_Short exercise a_
Could you recast the rows below as a Markdown table with the columns "No." and "Line", starting at the line that contains "How distantly positioned" and stopping after the last of the rows, leaving out blank lines and including nothing else?

_Excerpted text_
You can expect the 2.66GHz 920 to be around $315 when it's released. More than reasonable - especially to all those who haven't caved for a Q9450 yet 


As for the other two, I have no idea. I just hope I won't be paying over $1100 for the Extreme Edition


----------



## wolf2009 (Sep 15, 2008)

AuDioFreaK39 said:


> You can expect the 2.66GHz 920 to be around $315 when it's released. More than reasonable - especially to all those who haven't caved for a Q9450 yet



I think you are referring to me, poor me


----------



## zCexVe (Sep 15, 2008)

Mmm,I love CPU wars..They get higher by performance,Lower by price


----------



## DrPepper (Sep 15, 2008)

I just hope the boards come cheap, and the budget cpu (920) clocks nicely and is very cheap.


----------



## zCexVe (Sep 15, 2008)

Well since Intel decided to bring the mem controller inside,It will be same as hard as AMD for Intel to OC now.Aint it?


----------



## freakshow (Sep 15, 2008)

oh i cant wait..........


----------



## Fastmix (Sep 15, 2008)

Considering that if you want to take full advantage of the technology you are going to have to use triple channel memory, it's not going to be cheap, ddr3 is still expensive.

But that is what I am waiting for to upgrade, so will see what happens.


----------



## mrw1986 (Sep 15, 2008)

i7 920 - me want


----------



## freakshow (Sep 15, 2008)

mrw1986 said:


> i7 920 - me want



same here

does anybody know when there going to be released?


----------



## PVTCaboose1337 (Sep 15, 2008)

That 920 is a winner for me.  I want it now.  Finally to replace my AGING single core.


----------



## johnnyfiive (Sep 15, 2008)

AuDioFreaK39 said:


> You can expect the 2.66GHz 920 to be around $315 when it's released. More than reasonable - especially to all those who haven't caved for a Q9450 yet
> 
> 
> As for the other two, I have no idea. *I just hope I won't be paying over $1100 for the Extreme Edition*



Isn't $1,100-$1,200 what they normal launch them at?

_Stored records_
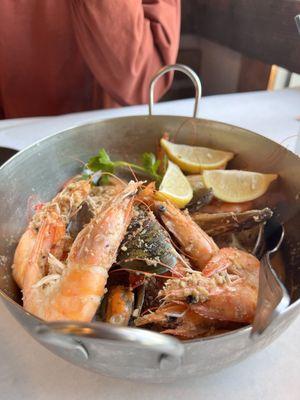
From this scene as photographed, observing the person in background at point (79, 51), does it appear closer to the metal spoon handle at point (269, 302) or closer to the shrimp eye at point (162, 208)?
the shrimp eye at point (162, 208)

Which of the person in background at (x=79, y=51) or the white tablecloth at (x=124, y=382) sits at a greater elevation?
the person in background at (x=79, y=51)

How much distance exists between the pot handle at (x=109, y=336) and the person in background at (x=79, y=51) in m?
1.06

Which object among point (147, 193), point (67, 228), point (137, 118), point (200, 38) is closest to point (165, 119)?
point (137, 118)

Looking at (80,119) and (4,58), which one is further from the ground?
(4,58)

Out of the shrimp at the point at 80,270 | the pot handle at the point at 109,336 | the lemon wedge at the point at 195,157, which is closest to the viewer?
the pot handle at the point at 109,336

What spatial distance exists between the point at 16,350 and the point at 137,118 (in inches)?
21.8

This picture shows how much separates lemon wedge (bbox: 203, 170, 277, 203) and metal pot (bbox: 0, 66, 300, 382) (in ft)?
0.12

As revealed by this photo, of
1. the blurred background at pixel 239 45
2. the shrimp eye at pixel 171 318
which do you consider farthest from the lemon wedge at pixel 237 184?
the blurred background at pixel 239 45

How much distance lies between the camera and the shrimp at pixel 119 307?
52 cm

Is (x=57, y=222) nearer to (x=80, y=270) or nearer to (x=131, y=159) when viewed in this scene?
(x=80, y=270)

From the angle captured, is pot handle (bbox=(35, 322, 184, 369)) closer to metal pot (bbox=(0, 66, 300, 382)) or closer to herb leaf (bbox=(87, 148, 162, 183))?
metal pot (bbox=(0, 66, 300, 382))

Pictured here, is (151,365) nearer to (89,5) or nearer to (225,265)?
(225,265)

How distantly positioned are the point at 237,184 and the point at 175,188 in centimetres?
13

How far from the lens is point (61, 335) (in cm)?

_Short exercise b_
Can you repeat the processor-pricing thread word for word, beginning at the words "## PVTCaboose1337 (Sep" and stopping after "johnnyfiive (Sep 15, 2008)"?

_Correct response a_
| No. | Line |
|---|---|
| 1 | How distantly positioned are the point at 237,184 and the point at 175,188 in centimetres? |
| 2 | 13 |
| 3 | How far from the lens is point (61, 335) (in cm)? |

_Correct response b_
## PVTCaboose1337 (Sep 15, 2008)

That 920 is a winner for me.  I want it now.  Finally to replace my AGING single core.


----------



## johnnyfiive (Sep 15, 2008)